_STATED EXERCISE_
Starting at the line that contains "At what distance from the lens", retype each line to the end of the listing below. Include both ends, but not the pictures.

_EXTRACTED DATA_
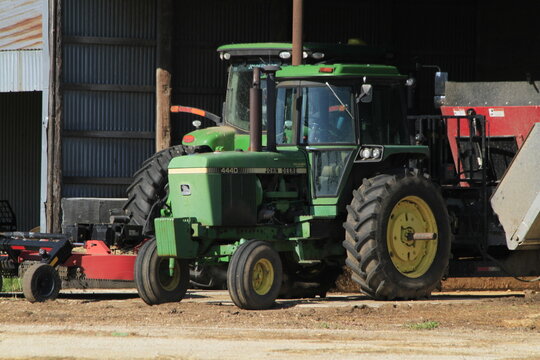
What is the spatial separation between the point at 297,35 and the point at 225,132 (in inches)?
81.1

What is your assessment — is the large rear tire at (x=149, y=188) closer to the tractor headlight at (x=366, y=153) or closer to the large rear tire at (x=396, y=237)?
the tractor headlight at (x=366, y=153)

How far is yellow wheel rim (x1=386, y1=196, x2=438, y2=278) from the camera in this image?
14.5 m

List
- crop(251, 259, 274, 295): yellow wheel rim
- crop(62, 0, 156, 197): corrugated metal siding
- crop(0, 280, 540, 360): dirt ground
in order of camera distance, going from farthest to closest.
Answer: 1. crop(62, 0, 156, 197): corrugated metal siding
2. crop(251, 259, 274, 295): yellow wheel rim
3. crop(0, 280, 540, 360): dirt ground

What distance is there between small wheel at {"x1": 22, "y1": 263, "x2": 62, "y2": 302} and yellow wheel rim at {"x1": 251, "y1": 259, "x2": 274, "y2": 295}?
2334 mm

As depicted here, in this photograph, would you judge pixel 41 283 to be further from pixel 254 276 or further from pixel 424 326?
pixel 424 326

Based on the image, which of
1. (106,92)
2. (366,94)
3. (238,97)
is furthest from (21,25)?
(366,94)

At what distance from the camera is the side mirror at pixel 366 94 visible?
46.4 feet

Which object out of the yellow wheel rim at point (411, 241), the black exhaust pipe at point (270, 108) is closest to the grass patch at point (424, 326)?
the yellow wheel rim at point (411, 241)

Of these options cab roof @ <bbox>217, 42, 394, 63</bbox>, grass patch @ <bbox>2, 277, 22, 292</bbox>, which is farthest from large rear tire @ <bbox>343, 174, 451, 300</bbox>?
cab roof @ <bbox>217, 42, 394, 63</bbox>

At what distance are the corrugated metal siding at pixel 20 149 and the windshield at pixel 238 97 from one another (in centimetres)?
1206

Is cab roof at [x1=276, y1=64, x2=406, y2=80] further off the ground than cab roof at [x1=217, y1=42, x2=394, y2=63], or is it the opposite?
cab roof at [x1=217, y1=42, x2=394, y2=63]

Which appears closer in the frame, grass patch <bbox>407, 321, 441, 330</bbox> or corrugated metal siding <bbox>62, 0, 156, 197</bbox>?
grass patch <bbox>407, 321, 441, 330</bbox>

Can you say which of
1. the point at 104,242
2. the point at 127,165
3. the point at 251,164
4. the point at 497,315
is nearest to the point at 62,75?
the point at 127,165

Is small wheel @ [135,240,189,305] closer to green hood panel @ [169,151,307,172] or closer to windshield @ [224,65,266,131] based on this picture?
green hood panel @ [169,151,307,172]
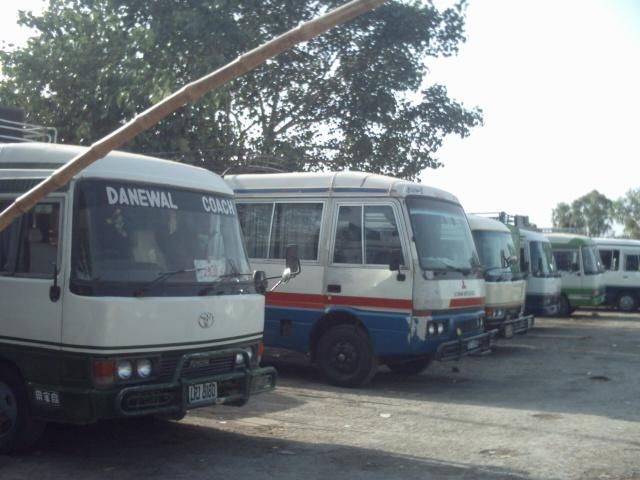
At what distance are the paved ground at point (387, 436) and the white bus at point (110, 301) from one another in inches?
22.5

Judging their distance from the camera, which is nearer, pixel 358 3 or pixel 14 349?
pixel 358 3

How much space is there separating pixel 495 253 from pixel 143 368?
11090 mm

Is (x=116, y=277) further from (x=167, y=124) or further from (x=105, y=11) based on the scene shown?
(x=105, y=11)

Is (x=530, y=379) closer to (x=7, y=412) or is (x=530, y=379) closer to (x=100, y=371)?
(x=100, y=371)

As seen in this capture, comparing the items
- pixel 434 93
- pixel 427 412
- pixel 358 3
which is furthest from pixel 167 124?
pixel 358 3

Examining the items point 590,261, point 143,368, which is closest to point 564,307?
point 590,261

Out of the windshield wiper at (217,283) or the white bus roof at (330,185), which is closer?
the windshield wiper at (217,283)

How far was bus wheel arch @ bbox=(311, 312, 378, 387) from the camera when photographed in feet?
37.8

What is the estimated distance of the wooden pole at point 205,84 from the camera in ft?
16.7

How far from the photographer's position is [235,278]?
7.91m

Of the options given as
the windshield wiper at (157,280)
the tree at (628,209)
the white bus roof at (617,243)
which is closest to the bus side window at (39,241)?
the windshield wiper at (157,280)

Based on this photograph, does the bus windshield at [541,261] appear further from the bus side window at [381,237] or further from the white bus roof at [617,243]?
the bus side window at [381,237]

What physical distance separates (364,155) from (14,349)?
50.5 ft

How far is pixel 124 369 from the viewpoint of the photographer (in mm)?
6754
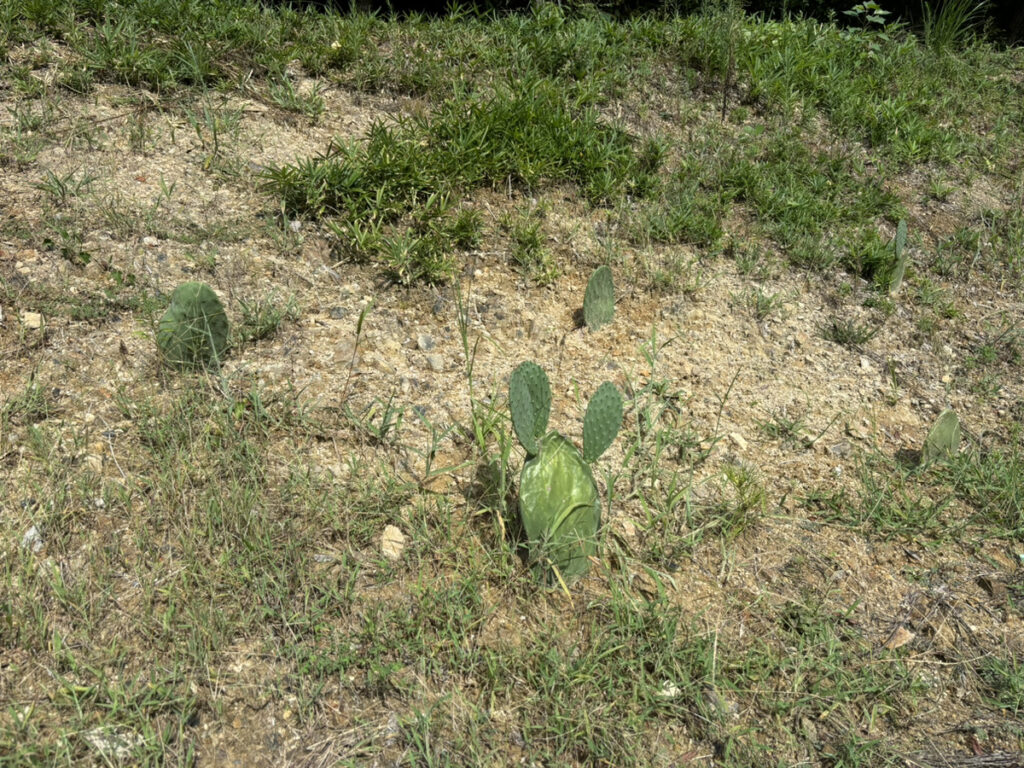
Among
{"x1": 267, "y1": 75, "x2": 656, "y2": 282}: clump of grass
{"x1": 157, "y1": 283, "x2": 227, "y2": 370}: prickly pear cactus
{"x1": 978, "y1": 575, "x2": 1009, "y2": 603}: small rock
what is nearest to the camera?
{"x1": 978, "y1": 575, "x2": 1009, "y2": 603}: small rock

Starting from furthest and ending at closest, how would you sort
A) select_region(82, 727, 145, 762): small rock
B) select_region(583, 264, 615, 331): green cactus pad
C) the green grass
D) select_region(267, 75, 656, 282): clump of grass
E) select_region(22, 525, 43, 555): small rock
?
select_region(267, 75, 656, 282): clump of grass < select_region(583, 264, 615, 331): green cactus pad < select_region(22, 525, 43, 555): small rock < the green grass < select_region(82, 727, 145, 762): small rock

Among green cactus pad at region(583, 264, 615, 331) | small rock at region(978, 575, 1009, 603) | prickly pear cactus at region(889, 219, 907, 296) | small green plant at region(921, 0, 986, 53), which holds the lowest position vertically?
small rock at region(978, 575, 1009, 603)

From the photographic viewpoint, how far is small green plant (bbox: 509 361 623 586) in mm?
2416

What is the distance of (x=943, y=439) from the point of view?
9.64ft

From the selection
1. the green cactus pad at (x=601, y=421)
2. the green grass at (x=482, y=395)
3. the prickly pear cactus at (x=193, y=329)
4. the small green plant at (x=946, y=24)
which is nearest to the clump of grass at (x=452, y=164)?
the green grass at (x=482, y=395)

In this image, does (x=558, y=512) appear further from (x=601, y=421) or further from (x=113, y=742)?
(x=113, y=742)

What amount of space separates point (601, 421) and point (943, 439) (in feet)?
3.98

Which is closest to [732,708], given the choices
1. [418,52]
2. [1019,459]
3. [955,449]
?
[955,449]

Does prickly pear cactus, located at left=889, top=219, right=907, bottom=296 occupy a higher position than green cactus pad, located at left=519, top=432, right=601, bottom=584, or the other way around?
prickly pear cactus, located at left=889, top=219, right=907, bottom=296

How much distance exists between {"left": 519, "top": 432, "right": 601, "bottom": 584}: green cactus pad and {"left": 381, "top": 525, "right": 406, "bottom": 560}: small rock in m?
0.37

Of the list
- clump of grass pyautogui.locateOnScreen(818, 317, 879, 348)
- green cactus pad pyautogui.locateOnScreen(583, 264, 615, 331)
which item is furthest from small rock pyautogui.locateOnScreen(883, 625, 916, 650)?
green cactus pad pyautogui.locateOnScreen(583, 264, 615, 331)

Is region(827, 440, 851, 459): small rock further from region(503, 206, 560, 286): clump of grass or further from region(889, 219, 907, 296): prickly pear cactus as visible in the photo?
region(503, 206, 560, 286): clump of grass

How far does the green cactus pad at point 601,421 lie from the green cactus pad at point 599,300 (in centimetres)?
78

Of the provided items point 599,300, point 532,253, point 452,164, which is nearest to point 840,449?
point 599,300
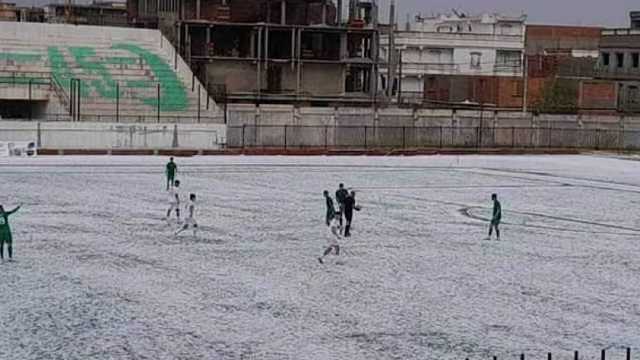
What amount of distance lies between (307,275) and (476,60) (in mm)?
93374

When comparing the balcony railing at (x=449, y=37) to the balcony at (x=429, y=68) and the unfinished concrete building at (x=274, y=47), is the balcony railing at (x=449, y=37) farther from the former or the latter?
the unfinished concrete building at (x=274, y=47)

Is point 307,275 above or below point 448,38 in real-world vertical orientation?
below

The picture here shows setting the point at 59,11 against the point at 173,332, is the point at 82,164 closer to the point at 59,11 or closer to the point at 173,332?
the point at 173,332

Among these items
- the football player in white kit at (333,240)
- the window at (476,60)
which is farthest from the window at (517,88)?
the football player in white kit at (333,240)

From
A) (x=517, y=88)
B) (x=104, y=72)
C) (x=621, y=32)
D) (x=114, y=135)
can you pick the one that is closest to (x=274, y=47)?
(x=104, y=72)

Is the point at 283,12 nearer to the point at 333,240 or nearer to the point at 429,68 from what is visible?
the point at 429,68

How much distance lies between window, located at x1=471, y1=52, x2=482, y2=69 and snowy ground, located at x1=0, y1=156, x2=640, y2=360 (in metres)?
71.1

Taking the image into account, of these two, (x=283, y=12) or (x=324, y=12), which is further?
(x=324, y=12)

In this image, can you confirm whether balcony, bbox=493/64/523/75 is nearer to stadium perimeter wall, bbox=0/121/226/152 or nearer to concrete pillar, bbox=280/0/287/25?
concrete pillar, bbox=280/0/287/25

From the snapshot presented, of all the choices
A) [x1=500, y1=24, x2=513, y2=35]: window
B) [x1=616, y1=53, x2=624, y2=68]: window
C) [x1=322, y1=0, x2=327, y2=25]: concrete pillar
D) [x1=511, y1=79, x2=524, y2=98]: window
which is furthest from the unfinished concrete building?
[x1=500, y1=24, x2=513, y2=35]: window

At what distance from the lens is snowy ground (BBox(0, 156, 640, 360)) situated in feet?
56.3

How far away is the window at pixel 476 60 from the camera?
11356 cm

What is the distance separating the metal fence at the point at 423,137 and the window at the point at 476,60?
40.8m

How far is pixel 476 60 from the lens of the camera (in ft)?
374
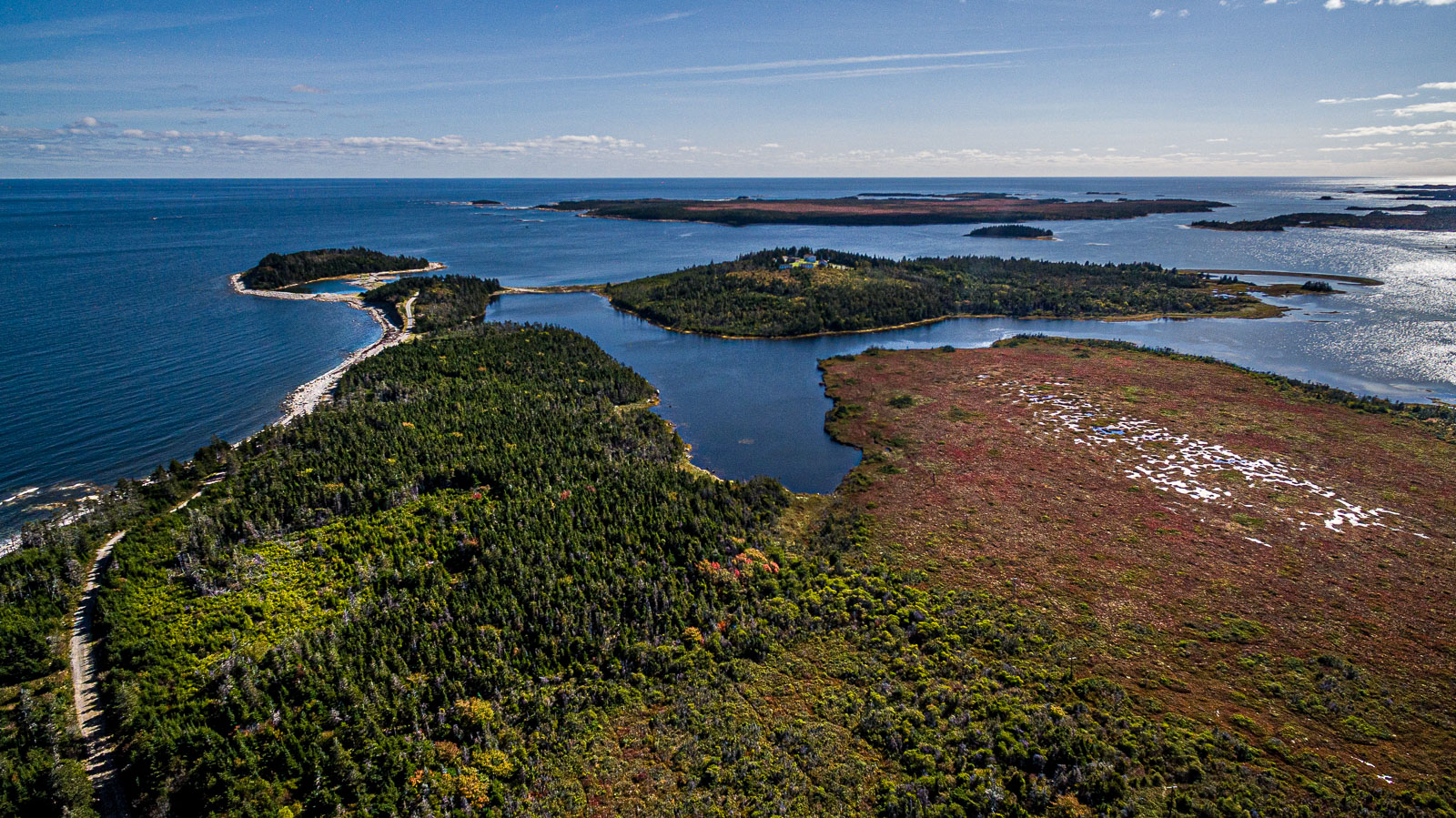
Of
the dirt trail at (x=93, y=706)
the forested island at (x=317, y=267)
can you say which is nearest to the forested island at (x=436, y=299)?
the forested island at (x=317, y=267)

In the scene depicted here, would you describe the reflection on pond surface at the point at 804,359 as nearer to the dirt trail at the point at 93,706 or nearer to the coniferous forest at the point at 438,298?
the coniferous forest at the point at 438,298

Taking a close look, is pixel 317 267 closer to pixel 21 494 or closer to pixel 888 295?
pixel 21 494

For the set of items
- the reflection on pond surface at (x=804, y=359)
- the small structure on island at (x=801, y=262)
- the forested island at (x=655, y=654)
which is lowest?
the forested island at (x=655, y=654)

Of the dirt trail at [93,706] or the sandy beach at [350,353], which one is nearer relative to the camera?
the dirt trail at [93,706]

_RESULT OF THE EXERCISE_
At what distance from the lens is snowy ground (BBox(0, 156, 640, 360)) situated in feet?
56.3

How far away is the window at pixel 476 60 from the camera?
11356 cm

What is the distance separating the metal fence at the point at 423,137 and the window at the point at 476,60?
40.8m

How far is pixel 476 60 from the lens of the camera (in ft)?
374
Of
the dirt trail at (x=93, y=706)
the forested island at (x=317, y=267)
can you say which is nearest to the forested island at (x=436, y=299)?
the forested island at (x=317, y=267)

In the scene depicted here, would you describe the reflection on pond surface at the point at 804,359 as nearer to the dirt trail at the point at 93,706 or nearer to the coniferous forest at the point at 438,298?
the coniferous forest at the point at 438,298

Taking a close look, is pixel 317 267 closer to pixel 21 494 or closer to pixel 888 295?
pixel 21 494

For the set of items
- the reflection on pond surface at (x=804, y=359)
- the small structure on island at (x=801, y=262)
- the forested island at (x=655, y=654)
which is lowest?
the forested island at (x=655, y=654)

Of the dirt trail at [93,706] or the sandy beach at [350,353], which one is nearer relative to the camera?
the dirt trail at [93,706]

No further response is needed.